Historical tensions behind South Sudan’s nation-building problems
Ten years after becoming an independent nation in 2011, South Sudan remains caught in a web of political instability and underdevelopment. The lack of a common national identity which makes people say, “We are South Sudanese!” is one factor behind the difficulties in building the new state, according to NAI Senior Researcher Redie Bereketeab.
Some 99 percent of South Sudanese voted to secede from Sudan, ‘the north’, in an independence referendum in January 2011. Six months later, on 9 July 2011, the world watched the people of South Sudan jubilantly celebrate the birth of their new nation. The referendum was part of a 2005 peace deal between the Khartoum central government and the Sudan People’s Liberation Army (SPLA) after a 22-year-long civil war.
Ahead of independence day, Salva Kiir, the country’s first and only president, had promised his people “a just, equitable and prosperous nation”.
Instead, civil war erupted in December 2013 after a falling-out between Kiir and Vice-President Riek Machar, the most powerful members of their respective Dinka and Nuer ethnic groups, leading to the deaths of 400,000 people.
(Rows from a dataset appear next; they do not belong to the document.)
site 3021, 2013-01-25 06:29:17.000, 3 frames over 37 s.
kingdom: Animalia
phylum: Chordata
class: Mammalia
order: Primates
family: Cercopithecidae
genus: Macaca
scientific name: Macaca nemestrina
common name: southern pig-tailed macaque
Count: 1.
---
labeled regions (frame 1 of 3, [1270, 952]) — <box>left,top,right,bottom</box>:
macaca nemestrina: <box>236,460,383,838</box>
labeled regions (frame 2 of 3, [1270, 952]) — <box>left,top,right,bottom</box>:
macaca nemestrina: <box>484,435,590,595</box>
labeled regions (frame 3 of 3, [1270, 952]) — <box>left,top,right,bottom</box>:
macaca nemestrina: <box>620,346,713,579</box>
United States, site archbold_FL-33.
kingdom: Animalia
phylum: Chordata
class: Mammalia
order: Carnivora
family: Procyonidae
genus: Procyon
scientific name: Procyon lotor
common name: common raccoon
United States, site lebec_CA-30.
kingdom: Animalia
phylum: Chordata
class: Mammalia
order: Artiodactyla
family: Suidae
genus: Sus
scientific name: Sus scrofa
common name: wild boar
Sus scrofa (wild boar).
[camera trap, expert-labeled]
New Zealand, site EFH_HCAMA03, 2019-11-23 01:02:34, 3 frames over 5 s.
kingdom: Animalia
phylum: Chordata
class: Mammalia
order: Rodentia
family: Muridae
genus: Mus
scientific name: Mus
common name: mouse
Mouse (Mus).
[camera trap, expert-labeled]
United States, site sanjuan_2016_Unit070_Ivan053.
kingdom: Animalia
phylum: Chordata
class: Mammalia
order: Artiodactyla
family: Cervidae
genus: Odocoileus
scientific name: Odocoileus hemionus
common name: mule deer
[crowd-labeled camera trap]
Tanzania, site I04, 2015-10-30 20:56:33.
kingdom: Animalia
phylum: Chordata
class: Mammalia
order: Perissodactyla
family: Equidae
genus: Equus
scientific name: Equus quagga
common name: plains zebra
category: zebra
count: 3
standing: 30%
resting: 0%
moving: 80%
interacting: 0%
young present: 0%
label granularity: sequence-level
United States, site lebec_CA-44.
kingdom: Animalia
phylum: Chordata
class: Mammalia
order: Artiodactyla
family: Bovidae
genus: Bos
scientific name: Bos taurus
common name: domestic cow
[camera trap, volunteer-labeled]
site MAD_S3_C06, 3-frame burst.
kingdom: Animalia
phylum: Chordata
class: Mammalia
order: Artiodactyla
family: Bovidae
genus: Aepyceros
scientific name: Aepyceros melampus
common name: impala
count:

While a peace agreement in 2018 more or less ended the fighting, the deal between the president and his deputy is fragile.
There are both historical and political reasons behind the difficulties involved in building a unified South Sudan, according to Bereketeab.
During the struggle for an independent South Sudan in the 1980s and 1990s, the SPLA failed to unite the region’s many ethnic groups behind the cause. Some ethnic and tribal grievances had remained unresolved since the struggle for self-determination in the first Sudanese civil war, which began in 1955.
When the Sudan People's Liberation Movement (SPLM), the SPLA’s political wing, became the ruling party of the newly independent South Sudan in 2011, it took over a country riven by ethnic divisions. The SPLM, which is perceived as a Dinka-dominated movement, concentrated power in its own group, according to Bereketeab.
Furthermore, since becoming the ruling party the SPLM has maintained the culture of a national liberation movement, rather than becoming an inclusive government for all groups and stakeholders in the country.
“This is not only a South Sudanese problem. We see it across the African national liberation movements which ascended to power after liberation struggles in Angola, South Africa, Mozambique, Eritrea, Algeria, Guinea-Bissau. They have this problem of transition to a post-national liberation civic culture”.
The lack of a common national identity makes state-building complicated, Bereketeab explains.
“State-building is a domestic political matter and a responsibility of all citizens. The citizens can only build a functional state through dialogue, compromise and negotiation. All have to agree on the mechanisms, setup and functions of the state”.
South Sudan’s state-building headaches are also connected to the government’s dependency on external actors. The fact that the United Nations Development Programme and bilateral aid organisations such as Norwegian Church Aid have practically been running health services, education and other important state functions since independence has big implications, according to Bereketeab.
A state where the government is unable to handle even the most basic functions should not even be considered to be a state, he argues.
“As long as the United Nations occupies fundamental functions of the state, then only some of the nation’s stakeholders have a chance to participate in building the state. What external actors do is select a certain group and deal with them. In South Sudan, they have been dealing with the SPLM and have denied the opportunity to others”, he says.
What South Sudan needs is a process whereby external actors systematically and gradually withdraw, giving South Sudanese people a chance to build their own society, according to Bereketeab.